Les peintre, les sculpteurs, les dessinateurs, les architectes. Les restaurateurs3 et les copistes aussi. Il suffit que ces derniers laissent un peu l'empreinte de leur personnalité. Outre le cas des ouvriers artistes4, un créateur d'œuvres plastiques n'a qui plus la capacité physique lui permettant de réaliser lui même ses toiles ou sa sculpture peut se voir attribuer le titre d'auteur5 si l'ouvrage en question est une idée à lui réalisée sous sa direction et son contrôle.

Droits sur les œuvres d'art

La protection des œuvres procure à leur auteur des droits. Sous la législation haïtienne encore en vigueur, pareil. Un auteur a le droit de signer ou non l'œuvre qu'il a faite (art.6). C'est le droit de paternité. S'y substituer constitue un acte de contrefaçon (art.21). Car l'apposition de signature sur une œuvre est une prérogative d'auteur. La modification aussi. En effet, il n'y a que l'auteur d'un ouvrage à pouvoir y apporter des transformations (art.9). L'acheteur qui s'y aventure pose un acte contraire à la loi. Ce qui signifie que l'achat d'une collection de tableau n'autorise aucunement l'acquéreur à les montrer dans une exposition. Le faire c'est violer le droit de divulgation. Droit de paternité, d'intégrité, de divulgation ; la législation haïtienne actuelle s'arrête là. Le droit de repentir patiente dans les dispositions de la nouvelle loi sur le droit d'auteur et les droits voisins. L'ensemble représente le " droit moral ou extrapatrimonial, non susceptible d'évaluation pécuniaire, demeure intangible et est inaliénable et insaisissable "(art.7).

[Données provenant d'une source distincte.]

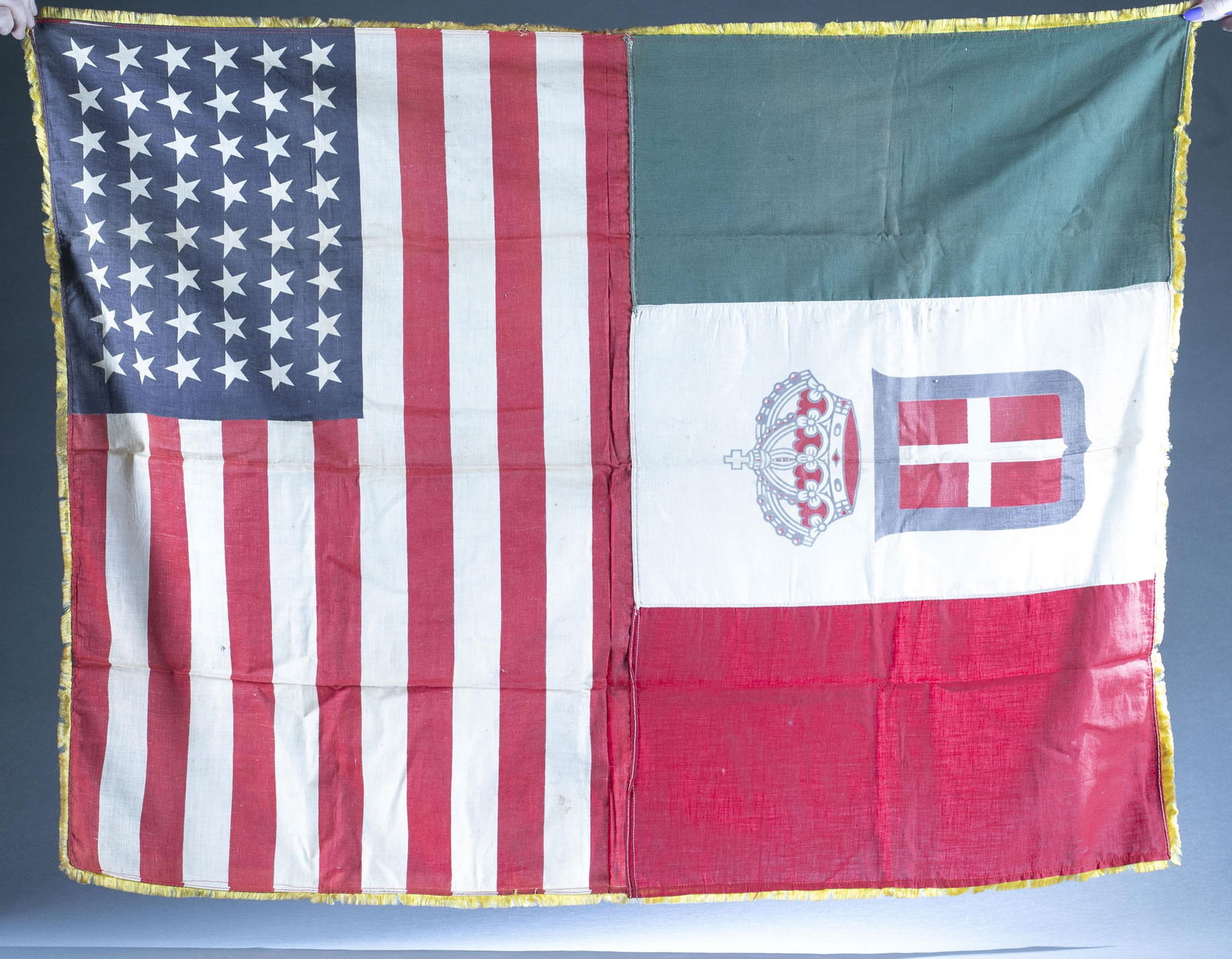 Interwar U.S. and Italy friendship linen flag: A Interwar U.S. and Kingdom of Italy friendship linen flag, Circa 1912-1946. 48 Star U.S. flag over Kingdom of Italy with arms of Savoy. 44 1/2" x 34"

Outre le droit moral, un auteur bénéficie également des droits patrimoniaux. Ce sont des droits destinés à faire profiter à un auteur plasticien des exploitations de son œuvre. Le décret en vigueur garantit le droit de reproduction seulement (art.10). Ce qui fait qu'un tableau vendu ne peut pas devenir une carte postale ou figurer dans un catalogue car l'aliénation de la toile n'emporte pas celle du droit de reproduction de l'artiste. Cette même règle s'applique en ce qui concerne la fixation des œuvres plastiques par impression, dessin, gravure, photographie, procédés cinématographiques, numériques. etc. Car " Quiconque aura publié, reproduit, exposé, ..., sans être muni du consentement écrit de l'auteur, ou de ses héritiers ou des ayants cause, une œuvre artistique... dont il n'aura pas acquis la propriété (c'est-à-dire les droits) est coupable de délits de contrefaçon... " (art.27). En dehors du propriétaire d'une œuvre d'art, le photographe comme le caméraman n'en sont pas exempts. Si une œuvre protégée devient le sujet principal6 de leur prise de vue; ces derniers tomberont aussi sous le coup de la loi.

Outre le droit de reproduction, ignore un dernier le décret de 1968. Il s'agit du droit de suite que la nouvelle loi prend en compte. Ce droit intervient quand une œuvre plastique antérieurement cédée prend de la valeur. Il importe de faire bénéficier à son auteur de cette plus value7. C'est un pourcentage allant de 2 à 25%8 selon les législations. Il est inaliénable. A la mort d'un auteur, il reste dans le patrimoine de la famille et ne peut être exercé que par les héritiers.

Comme vous le savez, les œuvres plastiques font objet de commerce. Et puisqu'il s'agit de l'exploitation de créations de l'esprit, le recours au droit d'auteur s'impose. Peintres, sculpteurs, dessinateurs, bref les artistes en tireront un avantage financier. Et le patrimoine artistique et culturel du pays un bien meilleur sort.

__________

1 Natalie Tomasini, l'art et la loi, Ed. CEDAT, Paris, 1999.

2 Ibid

3 Pierre-Yves Gautier, Propriété littéraire et artistique, PUP 2e ed., Paris, 1996.

4 Claude Colombet, Propriété littéraire et artistique, Dalloz 2e ed., Paris, 1980.

5 Ibid

6 A. Lucas, H.J. Lucas, Traité de la propriété littéraire et artistique, Ed. Litec, Paris, 1994.

7 Voir 1

8 Delia Lipszyc, Droit d'auteur et droits voisins, Ed. UNESCO, Paris, 1997.